[Excerpted passage]
Chinese politician (1886–1944)

Ding Jianxiu (丁鑑修 (丁鉴修, Dīng Jiànxiū, Ting Chien-hsiu), Hepburn: Tei Kanshū, 1886–1944) was a politician in the early Republic of China who subsequently served in a number of Cabinet-level ministries of the Empire of Manchukuo.

==Biography==
A native of Gaizhou Liaoning (near Yingkou), Ding was a graduate of the School of Economics of Waseda University in Tokyo, Japan.

On his return to China, he also studied law and human relations. Ding was hired as an instructor at numerous institutions of higher education in Mukden, including the Teacher's College, Military Academy, Vocational Academy and Police Academy. From 1913 he was a professor at the graduate school of languages at Mukden University. He subsequently served in local government, holding various posts in the Liaoning provincial government and serving also as a director for a Sino-Japanese joint-venture company to develop iron ore deposits.

After the death of Fengtian clique warlord Zhang Zuolin, Ding worked with Yuan Jinkai towards the independence of Manchuria from the Republic of China. Following the Mukden Incident in 1931, the Japanese Kwantung Army appointed him to the self-government committee for Fengtian Province.

[Supplied data]
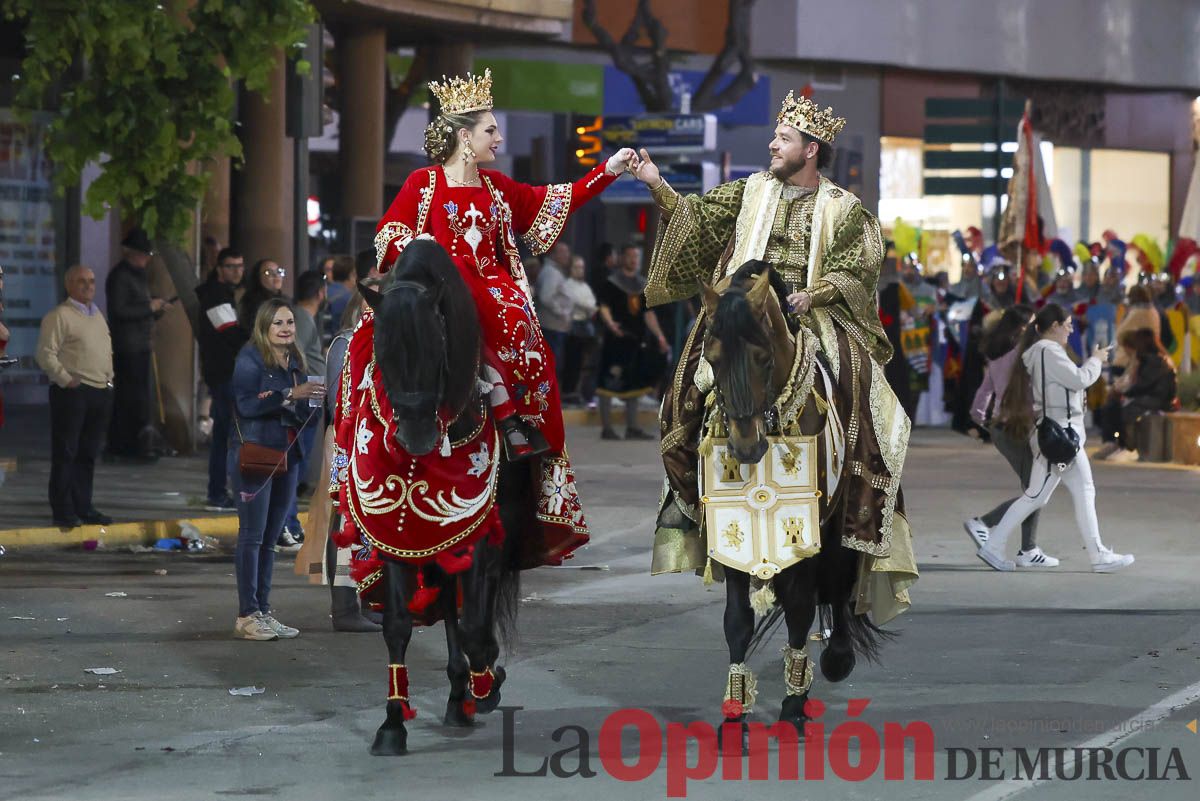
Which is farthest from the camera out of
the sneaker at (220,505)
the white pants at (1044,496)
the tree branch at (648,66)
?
the tree branch at (648,66)

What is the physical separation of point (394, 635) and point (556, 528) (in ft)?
3.51

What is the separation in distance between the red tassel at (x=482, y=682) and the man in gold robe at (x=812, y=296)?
0.79 m

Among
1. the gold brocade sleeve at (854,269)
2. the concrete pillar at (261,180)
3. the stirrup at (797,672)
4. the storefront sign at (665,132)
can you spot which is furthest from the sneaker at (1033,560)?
the storefront sign at (665,132)

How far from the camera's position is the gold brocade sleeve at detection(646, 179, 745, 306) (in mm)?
8906

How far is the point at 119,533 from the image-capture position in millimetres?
14695

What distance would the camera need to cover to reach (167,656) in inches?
401

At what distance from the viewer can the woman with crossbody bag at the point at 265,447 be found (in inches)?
424

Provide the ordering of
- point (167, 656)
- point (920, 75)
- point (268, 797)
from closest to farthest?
point (268, 797) → point (167, 656) → point (920, 75)

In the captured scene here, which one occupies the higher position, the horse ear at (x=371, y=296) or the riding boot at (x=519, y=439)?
the horse ear at (x=371, y=296)

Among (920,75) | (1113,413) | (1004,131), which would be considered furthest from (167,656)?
(920,75)

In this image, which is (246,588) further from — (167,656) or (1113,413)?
(1113,413)

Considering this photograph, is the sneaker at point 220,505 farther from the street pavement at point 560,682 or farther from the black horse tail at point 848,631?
the black horse tail at point 848,631

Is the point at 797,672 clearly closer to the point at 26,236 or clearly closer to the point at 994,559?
the point at 994,559

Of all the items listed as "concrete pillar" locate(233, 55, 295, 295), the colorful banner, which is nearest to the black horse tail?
"concrete pillar" locate(233, 55, 295, 295)
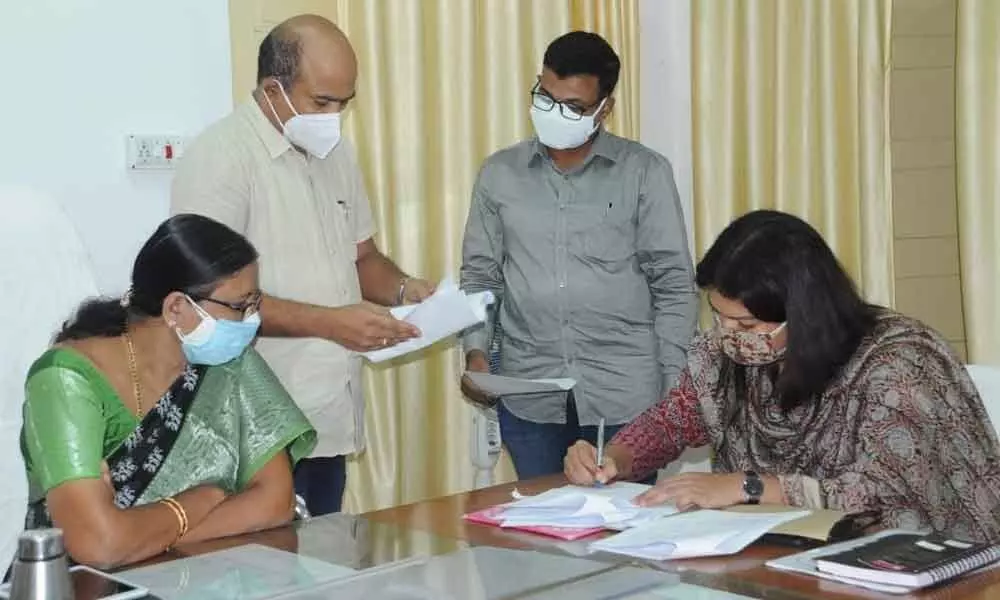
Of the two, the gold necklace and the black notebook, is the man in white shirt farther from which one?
the black notebook

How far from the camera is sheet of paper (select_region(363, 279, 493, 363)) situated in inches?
103

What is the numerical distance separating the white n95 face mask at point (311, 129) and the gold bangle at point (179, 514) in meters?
1.05

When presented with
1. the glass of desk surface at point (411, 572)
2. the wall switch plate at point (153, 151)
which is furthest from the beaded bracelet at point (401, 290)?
the glass of desk surface at point (411, 572)

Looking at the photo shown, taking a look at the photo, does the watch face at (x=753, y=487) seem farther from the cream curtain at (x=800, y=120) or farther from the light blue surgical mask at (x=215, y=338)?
the cream curtain at (x=800, y=120)

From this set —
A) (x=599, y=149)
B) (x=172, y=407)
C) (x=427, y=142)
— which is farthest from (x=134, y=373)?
(x=427, y=142)

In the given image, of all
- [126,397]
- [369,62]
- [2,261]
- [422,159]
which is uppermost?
[369,62]

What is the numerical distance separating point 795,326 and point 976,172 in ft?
4.17

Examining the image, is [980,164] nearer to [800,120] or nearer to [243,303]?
[800,120]

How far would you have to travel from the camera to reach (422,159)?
3.51 meters

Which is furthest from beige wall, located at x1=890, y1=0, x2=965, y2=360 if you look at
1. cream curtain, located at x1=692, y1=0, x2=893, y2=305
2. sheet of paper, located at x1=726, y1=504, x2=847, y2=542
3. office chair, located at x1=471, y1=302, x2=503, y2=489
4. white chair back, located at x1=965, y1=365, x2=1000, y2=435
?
sheet of paper, located at x1=726, y1=504, x2=847, y2=542

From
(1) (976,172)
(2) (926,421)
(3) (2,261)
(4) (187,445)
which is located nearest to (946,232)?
(1) (976,172)

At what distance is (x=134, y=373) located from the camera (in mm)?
2090

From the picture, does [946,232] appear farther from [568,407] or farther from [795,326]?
[795,326]

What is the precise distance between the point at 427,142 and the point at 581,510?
1.78 meters
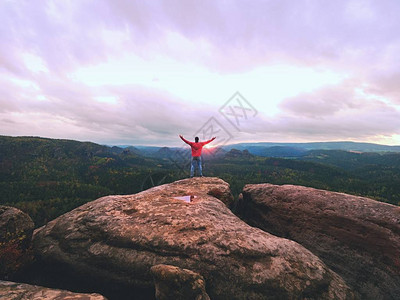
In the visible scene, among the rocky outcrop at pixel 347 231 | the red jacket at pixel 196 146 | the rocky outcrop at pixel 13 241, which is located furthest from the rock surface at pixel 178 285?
the red jacket at pixel 196 146

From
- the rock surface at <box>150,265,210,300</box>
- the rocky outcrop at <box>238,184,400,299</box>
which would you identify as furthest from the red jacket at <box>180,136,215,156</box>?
the rock surface at <box>150,265,210,300</box>

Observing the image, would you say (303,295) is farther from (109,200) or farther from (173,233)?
(109,200)

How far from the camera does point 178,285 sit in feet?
25.0

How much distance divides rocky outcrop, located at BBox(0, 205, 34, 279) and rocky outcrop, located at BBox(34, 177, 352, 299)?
742mm

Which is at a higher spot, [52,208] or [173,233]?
[173,233]

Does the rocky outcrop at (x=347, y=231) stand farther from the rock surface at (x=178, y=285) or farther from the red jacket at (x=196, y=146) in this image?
the rock surface at (x=178, y=285)

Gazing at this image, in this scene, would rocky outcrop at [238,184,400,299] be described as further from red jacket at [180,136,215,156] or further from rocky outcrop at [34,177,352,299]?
red jacket at [180,136,215,156]

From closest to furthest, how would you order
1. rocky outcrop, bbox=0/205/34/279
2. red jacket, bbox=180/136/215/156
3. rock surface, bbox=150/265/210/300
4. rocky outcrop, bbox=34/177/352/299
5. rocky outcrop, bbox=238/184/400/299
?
rock surface, bbox=150/265/210/300
rocky outcrop, bbox=34/177/352/299
rocky outcrop, bbox=0/205/34/279
rocky outcrop, bbox=238/184/400/299
red jacket, bbox=180/136/215/156

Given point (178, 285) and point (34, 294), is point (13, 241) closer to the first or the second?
point (34, 294)

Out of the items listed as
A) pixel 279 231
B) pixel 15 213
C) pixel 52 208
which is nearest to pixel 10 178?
pixel 52 208

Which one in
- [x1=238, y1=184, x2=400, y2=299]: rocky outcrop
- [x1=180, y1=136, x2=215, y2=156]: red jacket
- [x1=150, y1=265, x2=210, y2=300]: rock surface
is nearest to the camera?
[x1=150, y1=265, x2=210, y2=300]: rock surface

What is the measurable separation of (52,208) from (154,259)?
4894 inches

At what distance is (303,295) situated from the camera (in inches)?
338

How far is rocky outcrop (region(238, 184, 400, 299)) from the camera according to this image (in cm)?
1233
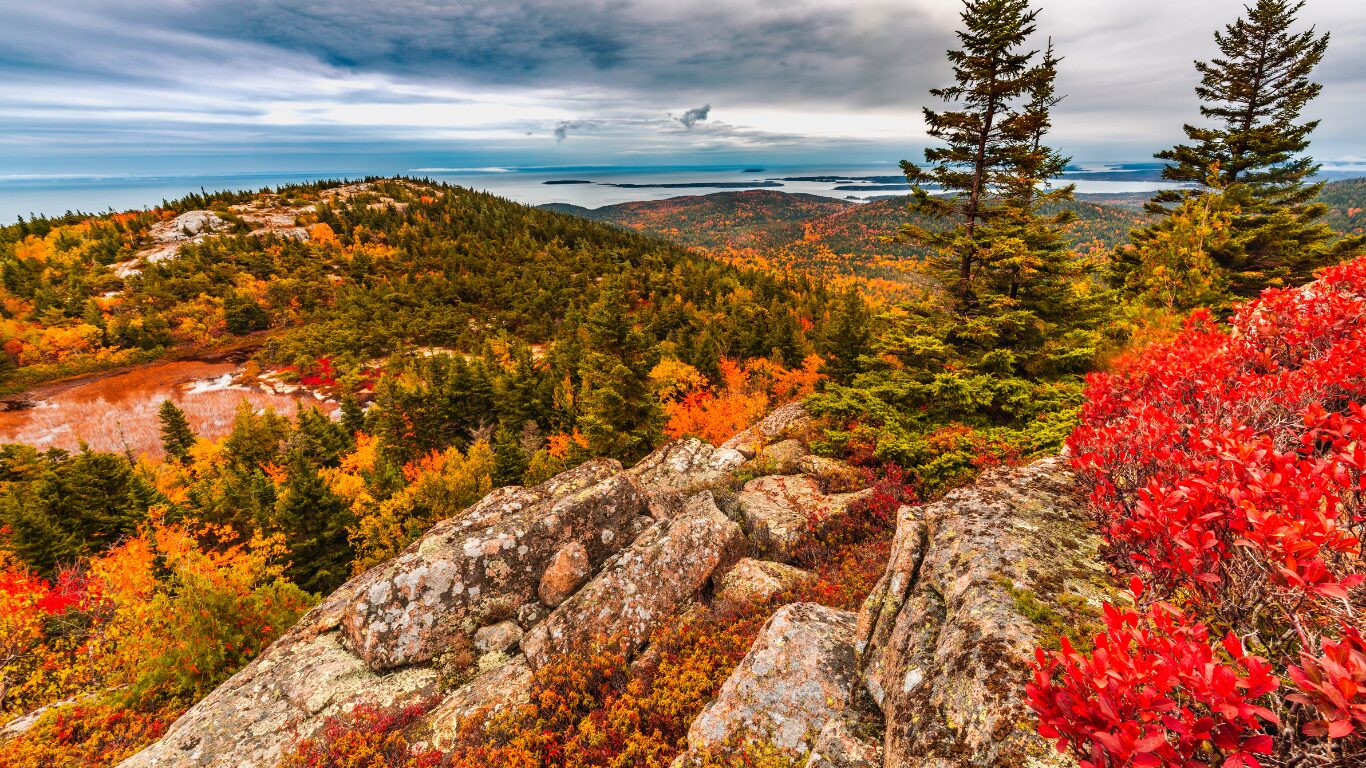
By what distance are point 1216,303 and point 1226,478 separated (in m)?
18.6

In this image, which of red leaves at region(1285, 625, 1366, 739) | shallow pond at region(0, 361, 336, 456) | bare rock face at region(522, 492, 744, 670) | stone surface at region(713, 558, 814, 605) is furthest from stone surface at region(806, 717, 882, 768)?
shallow pond at region(0, 361, 336, 456)

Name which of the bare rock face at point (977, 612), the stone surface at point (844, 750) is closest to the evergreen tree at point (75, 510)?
the stone surface at point (844, 750)

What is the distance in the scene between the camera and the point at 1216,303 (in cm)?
1577

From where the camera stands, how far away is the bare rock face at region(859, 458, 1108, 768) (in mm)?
3818

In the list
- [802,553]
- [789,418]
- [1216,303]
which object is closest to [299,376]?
[789,418]

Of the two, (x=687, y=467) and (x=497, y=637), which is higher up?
(x=687, y=467)

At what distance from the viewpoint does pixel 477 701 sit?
9.08 m

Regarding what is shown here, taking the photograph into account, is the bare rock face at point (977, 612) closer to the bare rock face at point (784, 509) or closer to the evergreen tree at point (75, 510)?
the bare rock face at point (784, 509)

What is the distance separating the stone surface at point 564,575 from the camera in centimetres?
1155

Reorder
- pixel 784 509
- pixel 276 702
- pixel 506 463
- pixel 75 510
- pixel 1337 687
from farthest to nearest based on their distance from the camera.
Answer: pixel 506 463
pixel 75 510
pixel 784 509
pixel 276 702
pixel 1337 687

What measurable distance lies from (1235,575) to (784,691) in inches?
205

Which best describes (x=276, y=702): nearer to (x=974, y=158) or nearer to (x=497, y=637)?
(x=497, y=637)

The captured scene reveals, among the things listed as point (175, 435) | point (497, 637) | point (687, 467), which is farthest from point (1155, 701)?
point (175, 435)

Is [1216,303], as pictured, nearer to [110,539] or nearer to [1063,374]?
[1063,374]
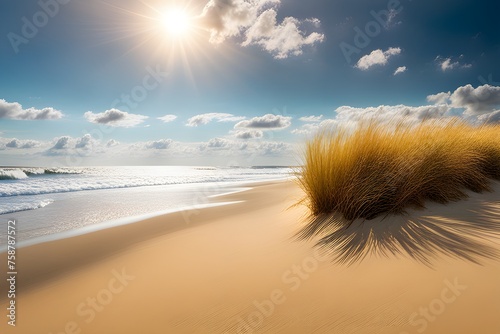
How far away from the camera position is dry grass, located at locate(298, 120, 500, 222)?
2637mm

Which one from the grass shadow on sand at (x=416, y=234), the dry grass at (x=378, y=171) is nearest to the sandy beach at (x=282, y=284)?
the grass shadow on sand at (x=416, y=234)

[Task goal] Continue the biography of Ding Jianxiu from its last sentence, keeping the same plain encyclopedic style.

[Task answer]
Following the establishment of the State of Manchukuo, Ding served as a Director of the Transportation Department from March 1932-March 1934, and continuing in what was essentially the same duties as Minister of Transportation of the Empire of Manchukuo from March 1934-March 1935. From May 1935-May 1937 he served as Minister of Enterprises. In May 1937 he retired from public service. However, in May 1940 he was appointed to serve on the Privy Council, and helped organize the celebrations marking the 10th anniversary of the foundation of Manchukuo in 1941. In December 1942 he was appointed a member of the committee oversee the construction of the Manchukuo National Shrine. He died of illness in 1944 at the age of 59.